→ EXERCISE GOAL:
Decide whether each statement below agrees with the step-nine passage, answering yes or no and quoting the passage's deciding words. (a) The writer says that working the steps repeatedly brings up more from the past. (b) The writer says that being an isolator meant harming many people. (c) The passage says to check for anything left out before moving on to the maintenance steps.

→ SOURCE PASSAGE:
When my past is clean, I can be in the present. Working these steps over and over again brings more stuff up from my past. One of the gifts of being an isolator and someone who hid from others, is that I would have very few persons that I would have harmed. Today, I am working a living amend with myself to socialize with others, and to connect with other people. When others do things to me that are wrong, I am learning to speak up.
STEP NINE~QUESTION #7
Steps four through nine are the "house cleaning steps." Before moving on to the maintenance steps, we need to ask ourselves if there is anything we left out. This could be a memory from childhood/adolescence (happy or painful), a resentment that we did not see earlier that has surfaced, a behavior that we find ourselves doing (character defects), somebody we hurt or wronged, or just anything we feel the need to put down that did not fit into any particular question.
Are there any hurts from your childhood or adolescence that you have not yet shared.

[Entries on spatial positioning]
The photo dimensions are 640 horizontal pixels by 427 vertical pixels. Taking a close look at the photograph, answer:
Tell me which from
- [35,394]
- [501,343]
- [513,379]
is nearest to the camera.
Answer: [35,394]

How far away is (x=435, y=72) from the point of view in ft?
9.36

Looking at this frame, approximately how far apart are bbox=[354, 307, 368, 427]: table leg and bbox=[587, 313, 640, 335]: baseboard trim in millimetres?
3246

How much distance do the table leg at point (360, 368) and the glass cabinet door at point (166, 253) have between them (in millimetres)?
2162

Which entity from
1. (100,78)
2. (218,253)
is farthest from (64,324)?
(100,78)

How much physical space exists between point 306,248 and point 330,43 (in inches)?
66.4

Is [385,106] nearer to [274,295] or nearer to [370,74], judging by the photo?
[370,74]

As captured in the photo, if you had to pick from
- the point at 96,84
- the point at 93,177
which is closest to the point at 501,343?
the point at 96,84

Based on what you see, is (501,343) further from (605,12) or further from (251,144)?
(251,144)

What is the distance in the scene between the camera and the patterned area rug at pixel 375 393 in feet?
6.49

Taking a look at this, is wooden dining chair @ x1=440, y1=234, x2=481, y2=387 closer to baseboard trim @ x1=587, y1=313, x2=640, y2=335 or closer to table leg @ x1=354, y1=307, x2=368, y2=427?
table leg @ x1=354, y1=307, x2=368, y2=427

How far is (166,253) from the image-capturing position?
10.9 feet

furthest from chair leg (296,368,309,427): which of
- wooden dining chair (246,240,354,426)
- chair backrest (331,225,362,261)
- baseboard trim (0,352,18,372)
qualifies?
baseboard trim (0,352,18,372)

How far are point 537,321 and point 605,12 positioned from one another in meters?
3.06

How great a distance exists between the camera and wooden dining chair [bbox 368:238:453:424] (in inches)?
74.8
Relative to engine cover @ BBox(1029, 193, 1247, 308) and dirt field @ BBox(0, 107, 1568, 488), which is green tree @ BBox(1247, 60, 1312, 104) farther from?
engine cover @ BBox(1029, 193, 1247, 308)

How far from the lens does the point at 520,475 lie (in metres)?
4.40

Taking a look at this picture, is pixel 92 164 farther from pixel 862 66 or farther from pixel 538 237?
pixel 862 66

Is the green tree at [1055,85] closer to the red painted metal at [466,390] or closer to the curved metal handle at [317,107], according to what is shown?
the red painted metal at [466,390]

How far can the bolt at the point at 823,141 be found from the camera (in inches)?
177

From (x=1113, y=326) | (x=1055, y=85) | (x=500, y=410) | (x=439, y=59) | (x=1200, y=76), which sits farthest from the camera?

→ EXERCISE ANSWER:
(a) Yes: "Working these steps over and over again brings more stuff up from my past."
(b) No: "I would have very few persons that I would have harmed."
(c) Yes: "Before moving on to the maintenance steps, we need to ask ourselves if there is anything we left out."